Here, we've defined the table mix-tbl, in which we'll store three of the item (or record, as the COBOL lingo goes) mix-item. The record itself consists of both a numerically formatted mix-num field and the alphanumeric field mix-str. (Having the option of arbitrarily formatted fields in a table record means you could feed in the numbers "07250" and get a nicely formatted cost back, E.G. "$72,50". How's that for the awesome power of COBOL, eh?)
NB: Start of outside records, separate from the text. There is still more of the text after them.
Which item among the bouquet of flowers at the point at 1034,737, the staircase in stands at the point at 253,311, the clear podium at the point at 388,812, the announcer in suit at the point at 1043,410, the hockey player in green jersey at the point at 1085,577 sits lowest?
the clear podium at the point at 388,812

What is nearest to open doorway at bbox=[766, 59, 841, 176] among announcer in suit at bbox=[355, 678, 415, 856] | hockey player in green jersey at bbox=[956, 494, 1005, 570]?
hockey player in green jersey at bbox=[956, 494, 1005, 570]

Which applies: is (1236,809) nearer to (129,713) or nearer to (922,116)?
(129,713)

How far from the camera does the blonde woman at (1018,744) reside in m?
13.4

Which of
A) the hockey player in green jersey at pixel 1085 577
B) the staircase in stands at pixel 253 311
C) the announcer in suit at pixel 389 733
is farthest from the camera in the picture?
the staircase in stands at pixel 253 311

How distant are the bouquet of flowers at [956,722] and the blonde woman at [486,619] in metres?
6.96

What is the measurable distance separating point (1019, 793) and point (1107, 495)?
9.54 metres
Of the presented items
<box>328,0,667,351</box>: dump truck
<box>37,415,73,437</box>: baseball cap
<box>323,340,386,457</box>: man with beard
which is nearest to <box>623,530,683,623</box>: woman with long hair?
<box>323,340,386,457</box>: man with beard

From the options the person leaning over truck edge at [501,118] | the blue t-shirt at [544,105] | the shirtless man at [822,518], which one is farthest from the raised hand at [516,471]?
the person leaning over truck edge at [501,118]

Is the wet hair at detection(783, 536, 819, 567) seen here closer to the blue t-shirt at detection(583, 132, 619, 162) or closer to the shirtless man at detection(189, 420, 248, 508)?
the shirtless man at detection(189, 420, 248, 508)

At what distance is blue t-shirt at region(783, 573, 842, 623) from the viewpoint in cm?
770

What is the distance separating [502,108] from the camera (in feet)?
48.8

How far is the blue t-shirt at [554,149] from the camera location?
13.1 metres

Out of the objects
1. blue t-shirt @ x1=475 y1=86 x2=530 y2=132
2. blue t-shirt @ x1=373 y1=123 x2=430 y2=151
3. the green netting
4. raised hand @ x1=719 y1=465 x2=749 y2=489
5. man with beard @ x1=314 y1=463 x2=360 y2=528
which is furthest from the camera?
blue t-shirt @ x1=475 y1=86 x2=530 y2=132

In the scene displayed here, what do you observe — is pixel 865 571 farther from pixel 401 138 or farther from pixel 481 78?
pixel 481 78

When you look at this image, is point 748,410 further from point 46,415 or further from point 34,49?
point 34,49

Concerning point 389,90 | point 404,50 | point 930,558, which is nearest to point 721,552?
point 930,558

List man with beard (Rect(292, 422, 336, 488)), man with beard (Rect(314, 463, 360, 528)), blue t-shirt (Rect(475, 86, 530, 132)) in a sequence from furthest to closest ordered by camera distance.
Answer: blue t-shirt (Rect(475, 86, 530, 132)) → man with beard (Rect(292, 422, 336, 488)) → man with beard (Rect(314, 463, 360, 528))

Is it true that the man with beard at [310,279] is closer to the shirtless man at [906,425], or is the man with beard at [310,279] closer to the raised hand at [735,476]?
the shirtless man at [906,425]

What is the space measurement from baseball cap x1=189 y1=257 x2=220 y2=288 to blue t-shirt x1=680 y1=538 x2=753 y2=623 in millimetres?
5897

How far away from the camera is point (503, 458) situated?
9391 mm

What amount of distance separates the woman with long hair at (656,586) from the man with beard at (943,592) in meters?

We can now populate this table in a number of ways, though I strongly advice to always populate individual record fields. Here are a few different varieties:

MOVE "03Aaa" TO mix-tbl.
MOVE "11Bbb" TO mix-item(2).
MOVE 2 TO mix-num(3).
MOVE "Ccc" TO mix-str(3).
MOVE 2 TO mix-num(4).
MOVE "Ddd" TO mix-str(4).

We could of course also populate our table by reading from a file, but let's leave that for another time.

Bad Table Practices

It's important to note that COBOL will only format our numeric values for us if we perform atomic assignments to the individual record fields. If the first assignment above had read MOVE "3Aaa" TO mix-tbl, we'd have quite a problem on our hands, because COBOL would then happily put "3A" into our mix-num field.

With that out of the way, let's continue on!

Sorting Tables

If we wanted to look at mix-tbl in its entirety, we could now simply DISPLAY mix-tbl, which would give us the output "03Aaa11Bbb02Ccc02Ddd".

We could also access for example mix-item(3), giving "02Ccc", or mix-num(3) and mix-str(3) giving "02" and "Ccc", respectively. We can also easily sort the table using the SORT instruction.

SORT mix-item
  ASCENDING mix-num
  DESCENDING mix-str.

Note that just like in SQL, we can sort fields in different orders and according to an arbitrary chain of precedence. The table is now sorted in place; mix-num(3) will give us "03" and mix-str(3) will give us "Aaa".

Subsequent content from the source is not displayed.